Relaciones diplomáticas entre El Vaticano e Israel

La relación entre la Santa Sede (El Vaticano) y el Estado de Israel es, sin duda, una de las dinámicas diplomáticas más cargadas de significado histórico, teológico y geopolítico. Aunque el Estado de Israel fue fundado en 1948, las relaciones diplomáticas plenas no se formalizaron hasta el 30 de diciembre de 1993, con la firma del Acuerdo Fundamental (Fundamental Agreement).

Este retraso de 45 años se debió a profundas tensiones teológicas, preocupaciones por el estatus de los Lugares Santos, y el conflicto palestino.

La posición del Vaticano hacia el sionismo y el eventual Estado de Israel evolucionó lentamente, marcada por el peso de la historia y el cambio doctrinal:

Antes de 1993, el Vaticano mantenía la postura de que el Estado de Israel representaba un problema teológico para el catolicismo, pues la Dispersión (Diáspora) se veía, en parte, como una consecuencia del rechazo de Jesús por parte del pueblo judío.

El Concilio Vaticano II y Nostra Aetate en 1965 fue el punto de inflexión.

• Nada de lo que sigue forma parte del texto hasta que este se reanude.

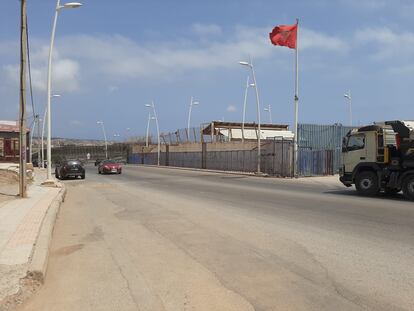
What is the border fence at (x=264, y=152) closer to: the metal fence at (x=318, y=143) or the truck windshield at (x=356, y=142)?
the metal fence at (x=318, y=143)

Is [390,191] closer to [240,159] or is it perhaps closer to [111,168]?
[240,159]

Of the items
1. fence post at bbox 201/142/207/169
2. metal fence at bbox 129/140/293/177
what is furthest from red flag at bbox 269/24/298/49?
fence post at bbox 201/142/207/169

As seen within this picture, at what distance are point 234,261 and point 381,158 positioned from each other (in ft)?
45.0

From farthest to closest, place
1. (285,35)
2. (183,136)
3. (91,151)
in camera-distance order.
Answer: (91,151)
(183,136)
(285,35)

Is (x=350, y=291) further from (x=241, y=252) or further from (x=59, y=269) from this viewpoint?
(x=59, y=269)

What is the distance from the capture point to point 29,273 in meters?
7.19

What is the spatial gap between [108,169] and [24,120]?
98.6 feet

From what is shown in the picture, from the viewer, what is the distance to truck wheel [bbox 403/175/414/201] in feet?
62.5

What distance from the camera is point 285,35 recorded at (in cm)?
3716

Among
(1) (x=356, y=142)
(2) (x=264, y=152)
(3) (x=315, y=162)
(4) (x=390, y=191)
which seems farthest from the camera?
(2) (x=264, y=152)

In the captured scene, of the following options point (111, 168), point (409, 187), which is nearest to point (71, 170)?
point (111, 168)

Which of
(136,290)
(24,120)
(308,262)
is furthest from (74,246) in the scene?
(24,120)

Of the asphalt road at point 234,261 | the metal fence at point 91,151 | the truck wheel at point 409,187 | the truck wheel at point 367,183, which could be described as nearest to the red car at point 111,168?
the truck wheel at point 367,183

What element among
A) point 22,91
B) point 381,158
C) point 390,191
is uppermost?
point 22,91
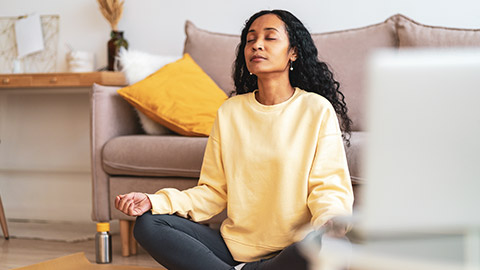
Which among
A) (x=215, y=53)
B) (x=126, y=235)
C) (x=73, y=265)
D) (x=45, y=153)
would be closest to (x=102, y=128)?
(x=126, y=235)

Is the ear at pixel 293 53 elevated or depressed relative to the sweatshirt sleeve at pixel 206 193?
elevated

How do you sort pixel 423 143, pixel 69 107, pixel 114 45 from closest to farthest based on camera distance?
1. pixel 423 143
2. pixel 114 45
3. pixel 69 107

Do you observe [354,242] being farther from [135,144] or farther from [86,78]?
[86,78]

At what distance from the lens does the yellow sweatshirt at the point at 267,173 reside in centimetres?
146

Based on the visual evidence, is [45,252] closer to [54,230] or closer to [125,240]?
[125,240]

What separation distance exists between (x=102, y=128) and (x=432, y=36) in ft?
4.58

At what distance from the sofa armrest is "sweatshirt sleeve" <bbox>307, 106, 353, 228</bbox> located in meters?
1.14

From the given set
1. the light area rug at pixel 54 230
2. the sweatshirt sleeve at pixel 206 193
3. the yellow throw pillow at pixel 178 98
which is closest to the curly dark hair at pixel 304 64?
the sweatshirt sleeve at pixel 206 193

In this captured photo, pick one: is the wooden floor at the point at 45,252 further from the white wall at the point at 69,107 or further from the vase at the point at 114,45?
the vase at the point at 114,45

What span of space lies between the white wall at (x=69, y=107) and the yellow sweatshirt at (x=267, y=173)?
150 centimetres

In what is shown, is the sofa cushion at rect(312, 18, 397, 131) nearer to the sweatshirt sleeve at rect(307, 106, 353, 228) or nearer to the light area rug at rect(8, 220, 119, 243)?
the sweatshirt sleeve at rect(307, 106, 353, 228)

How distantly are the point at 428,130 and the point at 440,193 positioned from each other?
7 cm

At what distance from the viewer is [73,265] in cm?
222

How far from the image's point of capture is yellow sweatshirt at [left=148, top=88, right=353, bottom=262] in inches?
57.3
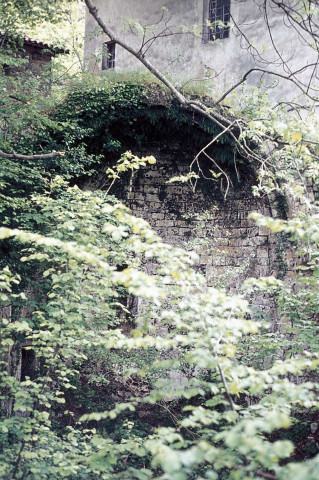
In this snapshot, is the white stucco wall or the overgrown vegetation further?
the white stucco wall

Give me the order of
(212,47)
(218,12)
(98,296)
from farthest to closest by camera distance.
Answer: (218,12) < (212,47) < (98,296)

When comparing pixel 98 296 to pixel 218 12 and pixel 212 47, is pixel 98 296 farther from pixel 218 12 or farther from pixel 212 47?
pixel 218 12

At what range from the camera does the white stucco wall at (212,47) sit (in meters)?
7.92

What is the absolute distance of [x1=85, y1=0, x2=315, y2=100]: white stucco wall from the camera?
792 cm

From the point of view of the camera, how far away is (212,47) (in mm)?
A: 8938

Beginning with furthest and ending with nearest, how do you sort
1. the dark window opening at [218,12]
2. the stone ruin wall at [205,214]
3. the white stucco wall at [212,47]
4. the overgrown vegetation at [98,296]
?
the dark window opening at [218,12], the white stucco wall at [212,47], the stone ruin wall at [205,214], the overgrown vegetation at [98,296]

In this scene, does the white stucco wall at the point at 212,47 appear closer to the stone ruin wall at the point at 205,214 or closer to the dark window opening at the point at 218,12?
the dark window opening at the point at 218,12

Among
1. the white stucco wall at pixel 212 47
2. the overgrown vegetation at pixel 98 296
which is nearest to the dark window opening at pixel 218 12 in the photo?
the white stucco wall at pixel 212 47

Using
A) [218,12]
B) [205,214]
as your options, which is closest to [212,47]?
[218,12]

La declaración conciliar rechazó la idea de culpa colectiva de los judíos por la crucifixión de Jesús. Abrió el camino para el diálogo interreligioso moderno y sentó las bases teológicas para reconocer la legitimidad del pueblo judío, lo que eventualmente permitiría el reconocimiento estatal.

La formalización de las relaciones en 1993 no solo fue un acto político, sino la culminación de la reconciliación iniciada con Nostra Aetate. El acuerdo estableció el respeto mutuo, el reconocimiento de la personalidad jurídica de la Iglesia Católica en Israel y abordó temas fiscales y de propiedad de la Iglesia.